Article Index
A Survival Story
Douglas
Mawson was born in 1882 in Yorkshire, England. When he was just two years old, his family moved to Australia.
He was a smart boy and enjoyed nature. He went to college when he was
only sixteen. He became the youngest Australian to publish articles on radioactive
materials. He then got a job at Adelaide University. He lectured on the structure of rocks. When he was 26, he was asked to join an expedition headed by the famous British explorer, Sir Ernest Shackleton. The expedition was the first to climb Mt. Erebus and reach the magnetic South Pole by dragging their sleds over 1500 miles. In 1911, he organized the first Australian exploration of Antarctica. While he was there, he had to battle winds up to
300 kilometers per hour, but he gained a lot of valuable information from the expedition.
The
next spring, Mawson started another expedition with a Swiss scientist and skiing champion named Xavier Mertz, and a British
soldier, Lieutenant Belgrave Ninnis. They set out to explore glaciers, map the
coast, and collect rock samples. Together, they traveled more than 1000 kilometers,
with dogs pulling their sleds. By late January 1913, Ninnis had plunged down
a crevice and Mertz had died of exhaustion. Mawson had already eaten the dogs,
and had almost no food left. He was completely alone. He was so unhealthy that, every morning, he had to reattach the soles of his feet. He still had over one hundred miles to help. Many times, he
had narrowly missed walking blindly into crevices hidden in the snow. Suddenly,
he felt himself falling. The rope to his sled pulled his harness into his stomach. He was hanging over a dark, bottomless hole.

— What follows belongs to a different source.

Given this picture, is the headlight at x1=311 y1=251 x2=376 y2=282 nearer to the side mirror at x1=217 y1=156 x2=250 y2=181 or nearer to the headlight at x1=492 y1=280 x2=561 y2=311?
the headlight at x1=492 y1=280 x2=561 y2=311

He could feel the sled moving closer to the crevice. It was the only thing
keeping him from falling to his death. Suddenly, the sled stopped moving closer. He could not gain a foothold on the side of the crevice, and he would have to pull
himself up the fourteen foot rope. He was in horrible shape from almost starving
to death for a long time. He slowly climbed to the top, but he slipped back down
to the bottom of the rope again. Somehow, he managed to climb all of the way
back up the fourteen foot rope and pull himself out of the hole. Somehow, he
managed to walk the last hundred miles to help and safety. It took him thirty
days with no food.
Later, he would lead two more expeditions in his forties, which he carefully planned and were very successful. It is because of his work that Australia owns almost half of Antarctica.
Douglas Mawson died in 1958 in Adelaide, South Australia. I think that Douglas Mawson
was a strong and brave individual who was able to pull through even when it seemed impossible to.